## ABOUT THIS EXERCISE
Copy out the Python and pandas quiz text below word for word, from start to finish.

*** PROVIDED TEXT ***

12. The .apply() method is always faster than a Python for loop.

Answer

**False** *Explanation:* `.apply()` with a Python function still has overhead. For maximum speed, use vectorized operations with NumPy or pandas built-in methods.

13. Type hints in Python are enforced at runtime.

Answer

**False** *Explanation:* Python type hints are for documentation and static analysis tools (like mypy). They are not enforced at runtime.

14. Using df.query("column > 5") is equivalent to df[df['column'] > 5].

Answer

**True** *Explanation:* `.query()` provides a string-based syntax for filtering that is functionally equivalent to boolean indexing.

15. The @timer decorator pattern can be used to measure function execution time.

Answer

**True** *Explanation:* Decorators that wrap functions and add timing logic before/after execution are a common pattern for profiling.

Section 3: Code Analysis (2 points each)

16. What's wrong with this code?

filtered = pbp[pbp['pass'] == 1]
filtered['success'] = filtered['epa'] > 0

Answer

**SettingWithCopyWarning / Modifying a view** The fix is to add `.copy()`:

filtered = pbp[pbp['pass'] == 1].copy()

*** End of PROVIDED TEXT ***
*** MATERIAL PROVIDED ***

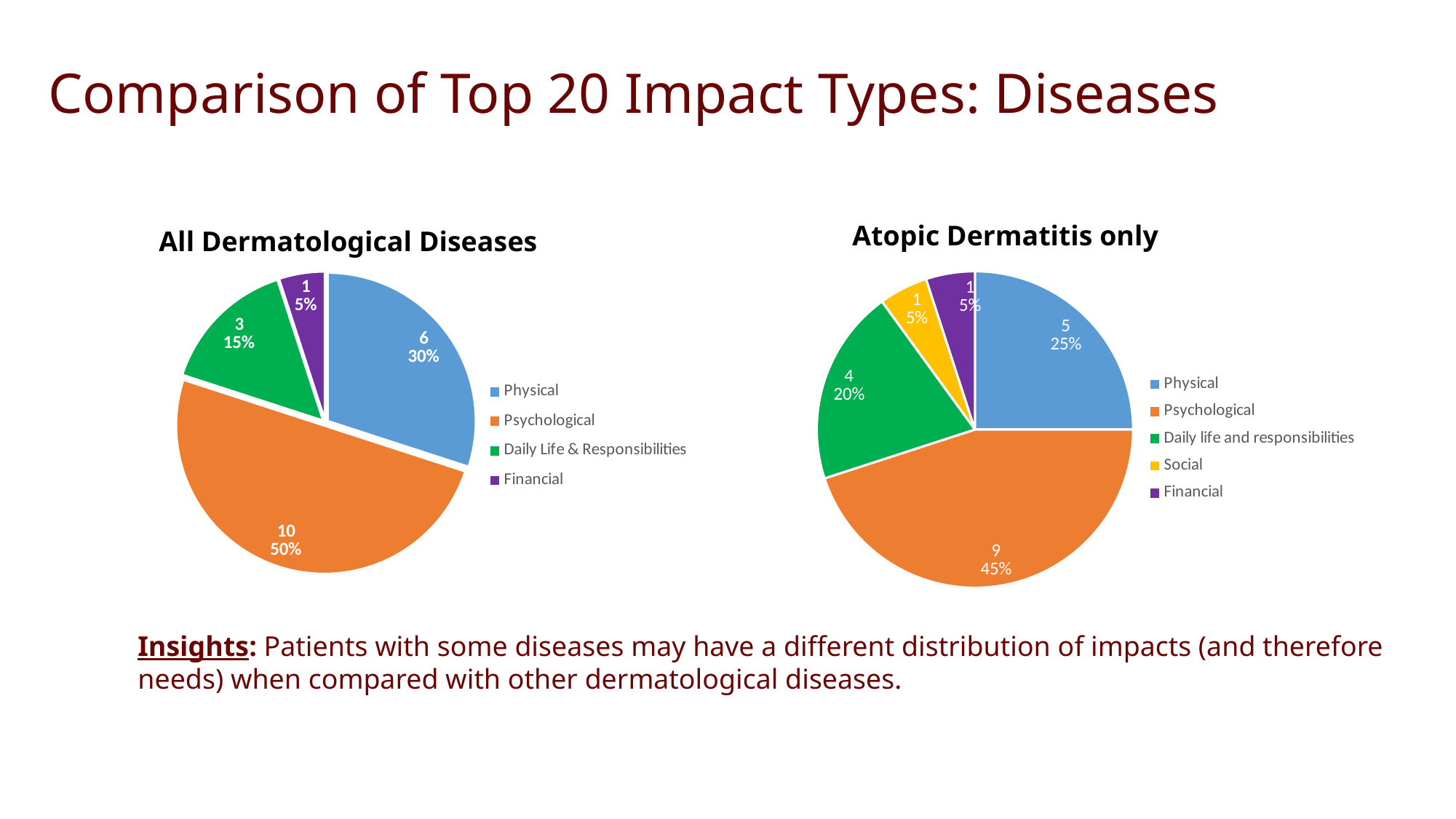
Which is larger: the Physical share in the 'All Dermatological Diseases' chart or the Physical share in the 'Atopic Dermatitis only' chart? All Dermatological Diseases In the 'Atopic Dermatitis only' chart, which category has the largest slice? Psychological In the 'Atopic Dermatitis only' chart, what share of the pie does Daily life and responsibilities take? 20% In the 'Atopic Dermatitis only' chart, what is the difference between the counts for Psychological and Physical? 4 In the 'All Dermatological Diseases' chart, which category has the smallest slice? Financial In the 'Atopic Dermatitis only' chart, how many categories does the legend list? 5 What kind of chart is the 'All Dermatological Diseases' chart? Pie chart In the 'All Dermatological Diseases' chart, what is the count shown for Physical? 6 In the 'Atopic Dermatitis only' chart, what is the count shown for Psychological? 9 In the 'All Dermatological Diseases' chart, what share of the pie does Psychological take? 50% In the 'All Dermatological Diseases' chart, how many categories does the legend list? 4 In the 'Atopic Dermatitis only' chart, which category is shown in yellow? Social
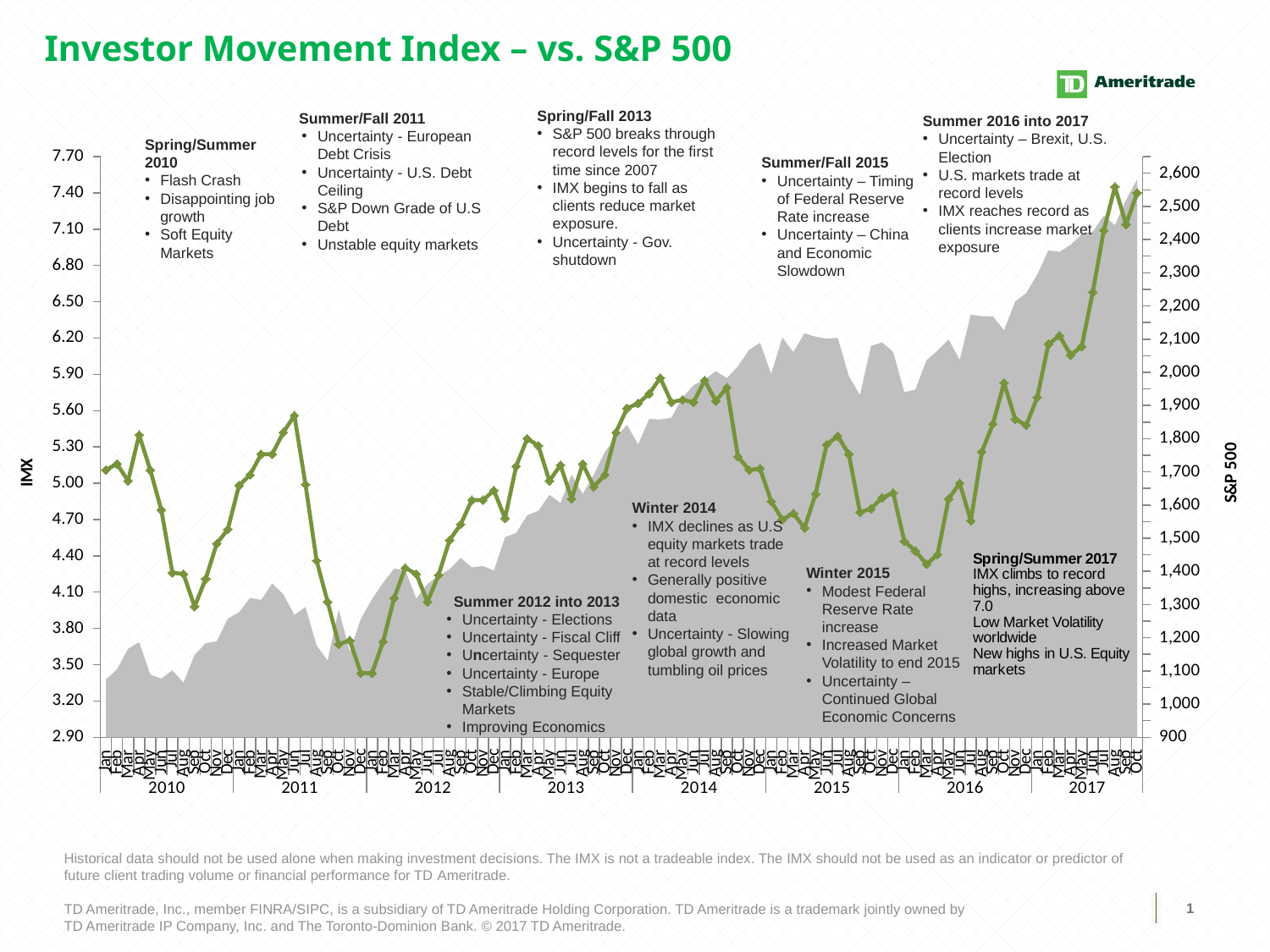
Is the S&P 500 value in October 2017 greater or less than 2,400? greater Does the IMX line rise or fall between January 2012 and March 2013? Rise Is the IMX value in August 2017 greater or less than 7.10? greater Overall, does the S&P 500 area rise or fall from 2010 to 2017? Rise In which year does the IMX line reach its highest point? 2017 Which is higher, the IMX value in August 2017 or the IMX value in January 2010? August 2017 Is the IMX value in December 2011 greater or less than 3.80? less What label is shown on the left vertical axis of the chart? IMX What kind of chart is used to plot the IMX series on this slide? Line chart How many years are labelled along the x axis of the chart? 8 What is the title of the chart on this slide? Investor Movement Index – vs. S&P 500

*** End of MATERIAL PROVIDED ***

## ANSWER AREA
12. The .apply() method is always faster than a Python for loop.

Answer

**False** *Explanation:* `.apply()` with a Python function still has overhead. For maximum speed, use vectorized operations with NumPy or pandas built-in methods.

13. Type hints in Python are enforced at runtime.

Answer

**False** *Explanation:* Python type hints are for documentation and static analysis tools (like mypy). They are not enforced at runtime.

14. Using df.query("column > 5") is equivalent to df[df['column'] > 5].

Answer

**True** *Explanation:* `.query()` provides a string-based syntax for filtering that is functionally equivalent to boolean indexing.

15. The @timer decorator pattern can be used to measure function execution time.

Answer

**True** *Explanation:* Decorators that wrap functions and add timing logic before/after execution are a common pattern for profiling.

Section 3: Code Analysis (2 points each)

16. What's wrong with this code?

filtered = pbp[pbp['pass'] == 1]
filtered['success'] = filtered['epa'] > 0

Answer

**SettingWithCopyWarning / Modifying a view** The fix is to add `.copy()`:

filtered = pbp[pbp['pass'] == 1].copy()